- _Work item A_:
Answer these questions about the comment on long covid research papers:
(i) What two things make the papers cited by the Lowe article better than most?
(ii) What are the mice injected with in the first paper?
(iii) What does the second paper indiscriminately look for?
- _Work item B_: Carry on the comment about long covid research papers from its last sentence.

- _Source document_:
Start of Block
I'm not going to claim comprehensive knowledge of the space, but the papers I've read that make it into the high-profile journals are of this sort.
The papers cited by this Lowe article are better than most at least in the sense that they have control groups and are doing experiments. But let's be clear -- the first one is claiming to see "long covid" pain symptoms in mice who are injected with whole human IgG (a notoriously messy and subjective approach) [1], and the other is exactly the kind of fishing expedition I'm describing, where they indiscriminately look for "targets" of said antibodies [2]. The former is at least doing an experiment that I suppose could lead to some kind of claim of cause, but the latter (despite the exaggerated title) provides no evidence that the correlations they're seeing are meaningful in any disease process.
End of Block
- _Collected data entries_:
Start of Block
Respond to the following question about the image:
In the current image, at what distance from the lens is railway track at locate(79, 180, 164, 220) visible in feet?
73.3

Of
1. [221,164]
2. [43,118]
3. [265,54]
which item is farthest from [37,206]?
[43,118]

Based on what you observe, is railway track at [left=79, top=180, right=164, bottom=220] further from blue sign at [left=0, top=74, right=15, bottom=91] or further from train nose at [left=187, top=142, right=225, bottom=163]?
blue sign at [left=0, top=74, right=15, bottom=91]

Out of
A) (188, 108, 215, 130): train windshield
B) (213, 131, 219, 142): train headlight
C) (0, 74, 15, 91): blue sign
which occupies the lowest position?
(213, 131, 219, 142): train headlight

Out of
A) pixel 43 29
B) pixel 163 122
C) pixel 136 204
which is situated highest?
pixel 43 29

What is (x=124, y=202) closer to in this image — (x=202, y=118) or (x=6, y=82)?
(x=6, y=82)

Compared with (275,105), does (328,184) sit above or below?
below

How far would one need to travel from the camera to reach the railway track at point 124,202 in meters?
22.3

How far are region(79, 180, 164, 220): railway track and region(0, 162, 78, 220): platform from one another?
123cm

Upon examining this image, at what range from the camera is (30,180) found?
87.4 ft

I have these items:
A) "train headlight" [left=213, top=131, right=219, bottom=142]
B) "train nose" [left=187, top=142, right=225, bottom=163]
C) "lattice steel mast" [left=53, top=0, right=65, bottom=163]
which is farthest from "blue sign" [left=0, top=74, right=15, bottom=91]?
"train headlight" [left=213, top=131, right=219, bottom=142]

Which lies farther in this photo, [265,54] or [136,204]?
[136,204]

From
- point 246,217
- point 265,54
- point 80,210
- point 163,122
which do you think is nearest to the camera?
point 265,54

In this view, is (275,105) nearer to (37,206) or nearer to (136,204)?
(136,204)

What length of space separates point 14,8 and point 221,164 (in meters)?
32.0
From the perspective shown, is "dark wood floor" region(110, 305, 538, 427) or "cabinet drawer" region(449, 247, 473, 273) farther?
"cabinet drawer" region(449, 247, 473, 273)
End of Block
Start of Block
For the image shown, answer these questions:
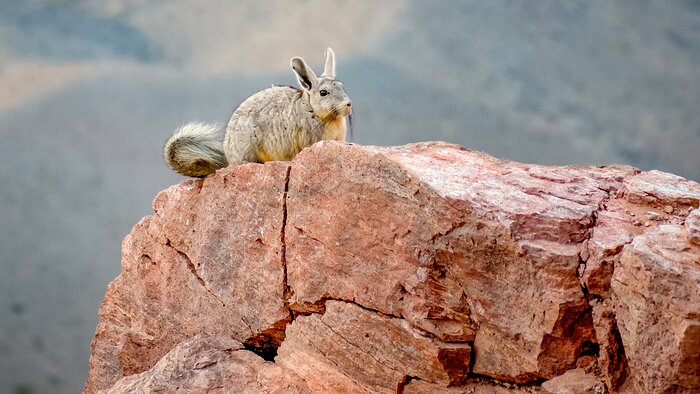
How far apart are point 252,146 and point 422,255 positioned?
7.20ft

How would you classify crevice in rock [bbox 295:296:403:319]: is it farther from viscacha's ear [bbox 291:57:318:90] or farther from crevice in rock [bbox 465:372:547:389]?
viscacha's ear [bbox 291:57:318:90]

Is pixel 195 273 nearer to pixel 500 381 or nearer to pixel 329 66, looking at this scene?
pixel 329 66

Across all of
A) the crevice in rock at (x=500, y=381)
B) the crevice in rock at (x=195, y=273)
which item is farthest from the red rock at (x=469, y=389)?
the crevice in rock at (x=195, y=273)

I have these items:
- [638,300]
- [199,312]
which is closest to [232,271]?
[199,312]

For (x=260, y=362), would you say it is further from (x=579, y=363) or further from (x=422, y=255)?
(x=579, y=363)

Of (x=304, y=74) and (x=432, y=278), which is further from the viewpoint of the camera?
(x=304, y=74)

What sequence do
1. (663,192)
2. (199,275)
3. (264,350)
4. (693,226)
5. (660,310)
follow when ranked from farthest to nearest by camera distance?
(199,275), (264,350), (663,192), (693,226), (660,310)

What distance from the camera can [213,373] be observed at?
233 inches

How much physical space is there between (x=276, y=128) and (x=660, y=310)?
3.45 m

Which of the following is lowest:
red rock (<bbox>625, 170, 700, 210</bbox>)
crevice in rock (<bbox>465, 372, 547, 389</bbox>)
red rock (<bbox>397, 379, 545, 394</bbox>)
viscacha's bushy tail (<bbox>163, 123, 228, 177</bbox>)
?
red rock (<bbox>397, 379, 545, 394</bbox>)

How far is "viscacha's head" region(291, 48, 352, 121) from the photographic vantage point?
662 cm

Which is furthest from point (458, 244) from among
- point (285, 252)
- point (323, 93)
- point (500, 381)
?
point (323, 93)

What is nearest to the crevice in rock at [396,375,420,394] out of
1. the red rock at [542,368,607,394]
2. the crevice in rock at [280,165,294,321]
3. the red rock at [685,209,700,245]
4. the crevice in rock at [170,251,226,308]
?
End of Block
- _Your response A_:
(i) They have control groups and are doing experiments.
(ii) Whole human IgG.
(iii) "Targets" of the antibodies.

- _Your response B_:
I guarantee that using the high-dimensional screening that the latter paper in particular is doing, I can take 1000 random people, split them into two arbitrary classes ("fooists" and "non-fooists"), and find some "statistically significant" difference in immune marker profile between them. That is the fundamental problem with the approach.
When I say that you have to start from an objective measurement of symptoms, it means literally that -- not starting from an assay result that is unlinked to any symptom.
[1] https://www.sciencedirect.com/science/article/pii/S266637912...
[2] https://www.sciencedirect.com/science/article/abs/pii/S00928...
Aside: this lab is becoming infamous for this kind of statistical fishing expedition. It makes me cry for the state of science.